── TEXT

Registered: 06/10/1999
Posts: 2591
Loc: Seattle, WA, U.S.A.
Quote:
Cronkite has himself admitted his bias... if you want I can Google one of his many quotes.

Oh wait, here is one of them: "Everybody knows that there's a liberal, that there's a heavy liberal persuasion among correspondents."

Well, maybe I just take this as a given. Correspondents tend to be college-educated. Colleges are known to be havens for liberal thinking, so correspondents must then be disproportionately liberal. I will email the networks and demand that they hire more high school dropouts. There are, of course exceptions, like one of Cronkite's college-based nemeses who includes that quote).

Quote:
Off the top of my head, Cronkite has opposed the Iraq war because it was a military action by the US without UN approval,

Seems like one of many good reasons.

Quote:
but never once criticized Clinton's actions in Yugoslavia (without UN approval or even Congressional approval). Yugoslavia posed no thread to the USA.

I would say this criticism is *partly* fair. My memory, though, is that there was more of a sense amond the world at large after Bosnian genocide that it was necessary to do *something*, and that Clinton would have been criticized no matter what path was pursued. Who would have criticized Bush for *not* invading Iraq?

Quote:
He also raised no concerns over France conducting action in the Ivory Coast without UN approval.

This is probably a great ball for Limbaugh to bat around on his radio show, but not comparable. A former French colony with post-colonial political and miltary ties, Ivory Coast's relation to France is more in line with Liberia's historical ties to US. Did the French rush in to secure the lucrative cocoa wells and impose a free-market utopia? Did citizens around the world march in the streets against that intervention? In a lot of cases like this I think there are no perfect courses of action (Darfur? Rwanda?), but did the French intervention turn out to be incredibly stoopid? (Like another intervention that comes to mind?)

────

**EXERCISE REQUIREMENTS**:
A. Answer these questions about the forum post:
(i) What location does the poster list?
(ii) Which former colonial power does the post say has political and military ties to Ivory Coast?
(iii) Whom does the poster say they will demand that the networks hire more of?
B. Copy the forum post word for word from "Well, maybe I" up to and including "many good reasons.".
The collected data has no connection to the forum post.

── INFORMATION

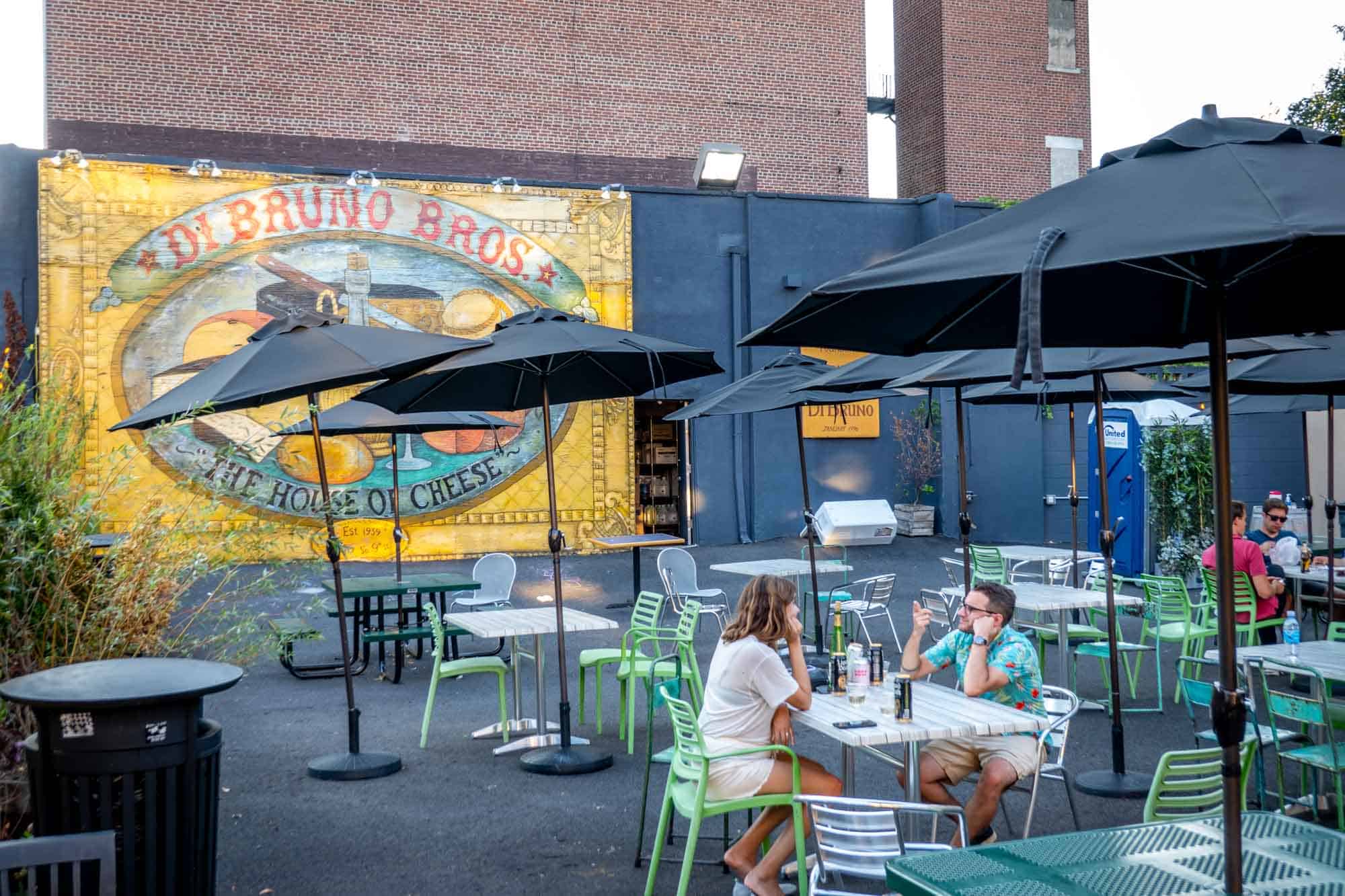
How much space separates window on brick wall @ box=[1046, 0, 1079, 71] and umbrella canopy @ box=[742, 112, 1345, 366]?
999 inches

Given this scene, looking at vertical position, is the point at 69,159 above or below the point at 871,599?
above

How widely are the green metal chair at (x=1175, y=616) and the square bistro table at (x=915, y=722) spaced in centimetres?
403

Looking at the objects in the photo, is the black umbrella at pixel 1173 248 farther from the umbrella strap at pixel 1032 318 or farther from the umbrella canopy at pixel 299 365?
the umbrella canopy at pixel 299 365

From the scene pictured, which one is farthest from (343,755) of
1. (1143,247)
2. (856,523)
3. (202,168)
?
(856,523)

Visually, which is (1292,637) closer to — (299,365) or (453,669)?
(453,669)

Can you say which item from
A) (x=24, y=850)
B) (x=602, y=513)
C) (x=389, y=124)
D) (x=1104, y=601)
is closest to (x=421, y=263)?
(x=602, y=513)

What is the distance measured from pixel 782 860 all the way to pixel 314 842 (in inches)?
98.2

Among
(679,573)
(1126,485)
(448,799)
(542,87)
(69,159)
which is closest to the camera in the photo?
(448,799)

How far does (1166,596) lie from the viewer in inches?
361

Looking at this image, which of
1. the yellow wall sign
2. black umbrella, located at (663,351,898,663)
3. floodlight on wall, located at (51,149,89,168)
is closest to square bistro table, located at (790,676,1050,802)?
black umbrella, located at (663,351,898,663)

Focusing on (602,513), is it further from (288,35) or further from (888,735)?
(888,735)

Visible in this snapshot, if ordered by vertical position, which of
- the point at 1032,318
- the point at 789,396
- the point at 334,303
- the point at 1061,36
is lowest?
the point at 1032,318

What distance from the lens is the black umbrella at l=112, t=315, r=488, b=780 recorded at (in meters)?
6.04

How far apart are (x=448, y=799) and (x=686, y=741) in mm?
2316
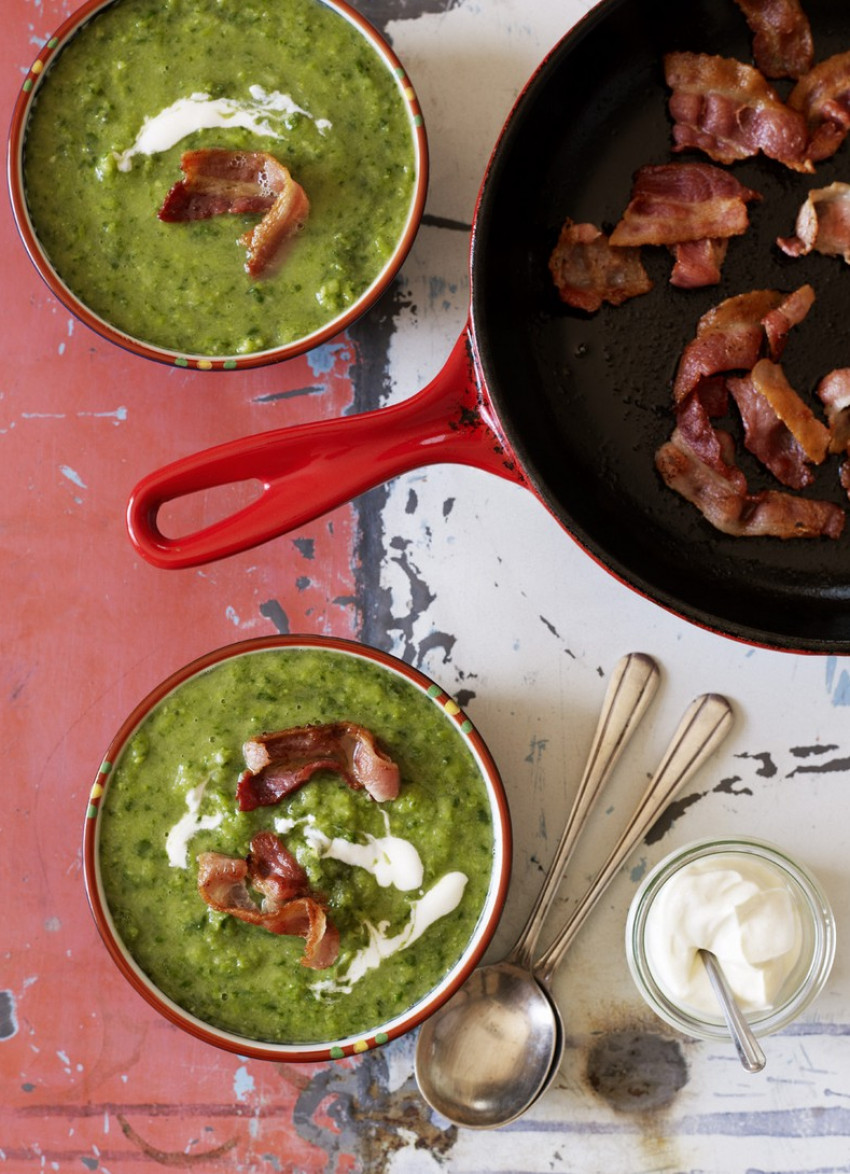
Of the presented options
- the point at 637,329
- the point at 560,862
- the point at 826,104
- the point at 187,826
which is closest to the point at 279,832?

────

**EXPECTED RESULTS**:
A.
(i) Seattle, WA, U.S.A.
(ii) France
(iii) High school dropouts

B.
Well, maybe I just take this as a given. Correspondents tend to be college-educated. Colleges are known to be havens for liberal thinking, so correspondents must then be disproportionately liberal. I will email the networks and demand that they hire more high school dropouts. There are, of course exceptions, like one of Cronkite's college-based nemeses who includes that quote).

Quote:
Off the top of my head, Cronkite has opposed the Iraq war because it was a military action by the US without UN approval,

Seems like one of many good reasons.